Die Kölner Band Höhner mit ihrem Sänger Henning Krautmacher (r.) bei einem früheren Auftritt: Auch ihre Gesundheit soll durch Vorsichtsmaßnahmen der Musikveranstalter am Schloss Raesfeld geschützt werden. © picture alliance / Hendrik Schmidt/dpa-Zentralbild/dpa
Coronavirus

Testpflicht trotz Doppelimpfung bei Höhner-Konzert am Schloss Raesfeld

Ein Jahr Vorfreude auf die „Höhner“ und dann das: Bei dem Konzert am Schloss Raesfeld müssen alle Besucher einen negativen Corona-Test vorweisen. Nicht jeder Ticketinhaber zeigt Verständnis.

Ein Dorstener Höhner-Freund ist maßlos enttäuscht: „Wir sind doppelt geimpft. Heute flattert uns ein Schreiben der musik:landschaft Westfalen ins Haus, dass nur Besucher ins Freiluftkonzert am Schloss Raesfeld eingelassen werden, die einen negativen Corona-Schnelltest vorweisen können, der nicht älter als 48 Stunden ist.
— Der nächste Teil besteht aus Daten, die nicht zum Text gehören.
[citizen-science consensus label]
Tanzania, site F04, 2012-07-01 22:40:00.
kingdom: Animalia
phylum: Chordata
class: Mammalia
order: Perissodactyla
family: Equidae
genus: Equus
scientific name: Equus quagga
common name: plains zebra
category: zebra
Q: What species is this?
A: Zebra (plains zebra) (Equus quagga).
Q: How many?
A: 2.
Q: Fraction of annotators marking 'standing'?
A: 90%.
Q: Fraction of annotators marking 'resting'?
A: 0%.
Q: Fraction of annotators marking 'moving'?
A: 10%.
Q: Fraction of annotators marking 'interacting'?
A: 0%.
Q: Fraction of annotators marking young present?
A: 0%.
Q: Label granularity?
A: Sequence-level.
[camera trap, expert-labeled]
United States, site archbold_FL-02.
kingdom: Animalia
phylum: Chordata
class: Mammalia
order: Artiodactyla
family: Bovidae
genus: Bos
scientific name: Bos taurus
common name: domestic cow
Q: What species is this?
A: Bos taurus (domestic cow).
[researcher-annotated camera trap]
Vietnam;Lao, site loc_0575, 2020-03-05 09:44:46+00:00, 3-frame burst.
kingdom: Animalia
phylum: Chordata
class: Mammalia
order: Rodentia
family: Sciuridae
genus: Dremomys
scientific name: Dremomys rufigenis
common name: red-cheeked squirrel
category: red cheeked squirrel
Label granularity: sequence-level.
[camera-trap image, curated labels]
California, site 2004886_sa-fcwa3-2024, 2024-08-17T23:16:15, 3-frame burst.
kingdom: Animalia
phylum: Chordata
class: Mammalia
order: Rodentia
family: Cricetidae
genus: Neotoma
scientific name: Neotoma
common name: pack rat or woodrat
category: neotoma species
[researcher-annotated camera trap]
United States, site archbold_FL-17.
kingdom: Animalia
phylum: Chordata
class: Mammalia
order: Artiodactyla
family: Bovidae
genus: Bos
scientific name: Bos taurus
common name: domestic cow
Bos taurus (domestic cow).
Dies gilt ausnahmslos – auch für geimpfte und genesene Personen.“ Der Dorstener hat kein Verständnis für die Maßnahme: „Wer hat sich bloß diesen Blödsinn ausgedacht?“

Dirk Klapsing bekennt sich dazu. Der Veranstaltungsmanager der musikl:andschaft Westfalen sagt, dass er weitere Protestmails gegen die Testpflicht erhalten habe. „Drei der insgesamt fünf Schreiber hatten aber Verständnis, als ich ihnen die Hintergründe für diese Maßnahme näher erläutert habe.“

Hochansteckende Delta-Variante kursiert

Zusammen mit dem Gesundheitsamt Borken habe man entschieden, dass man wegen steigender Corona-Fallzahlen im Kreis Borken, vor allem der hochansteckenden Delta-Variante, „den bestmöglichen Schutz aller Besucher sicherstellen möchte“.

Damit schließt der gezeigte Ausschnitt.